The Obama administration still doesn’t have legal negotiating authority – called Trade Promotion Authority or “fast track” – something only the Congress can provide. And Congress is so far NOT moving ahead with the required legislation.
Canadian officials keep saying “Don’t worry. Be happy. It’s just a formality”. I don’t believe that.
I’ve been saying for months that it doesn’t make sense to negotiate with the Americans when they haven’t got the green light from Congress.
We don’t even know if the light will be green or orange – or maybe even red.
Finally, official Washington is starting to admit the truth. Here is a report from World Trade On-Line posted yesterday. It’s a wake-up call.
A senior adviser to President Obama last week publicly acknowledged that the administration is in a tough position because the lack of Trade Promotion Authority (TPA) makes it hard to conclude ongoing trade negotiations such as the Trans-Pacific Partnership (TPP), while at the same time complicating TPA passage since members of Congress are reluctant to approve a bill without knowing the content of any future trade deals that would be covered.

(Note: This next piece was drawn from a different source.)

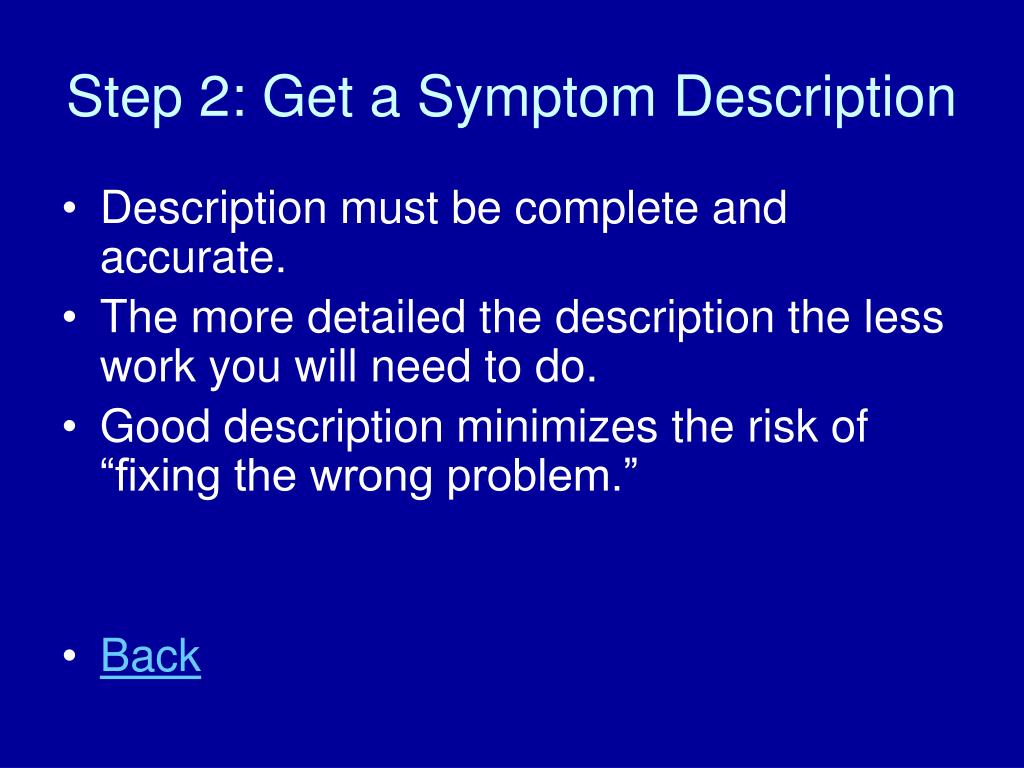 Step 2: Get a Symptom Description

• Description must be complete and accurate.
• The more detailed the description the less work you will need to do.
• Good description minimizes the risk of “fixing the wrong problem.”

• Back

This was confirmed by Commerce Secretary Pritzker and Ag Secretary Vilsack in the same report. World Trade On-Line says that those comments contradict previous statements by Obama administration officials about the lack of TPA not being an obstacle in the TPP negotiations.
My view is that even if TPA is passed, it will likely not be until AFTER the mid-term US elections this fall. And my other prediction is that any TPA will require Congressional oversight over each step in the negotiations.
This would mean Canada and the other TPP countries are in effect negotiating with the Congress and not with the Obama administration.
The whole point of fast-track – going back to the 1970s – was to overcome that problem.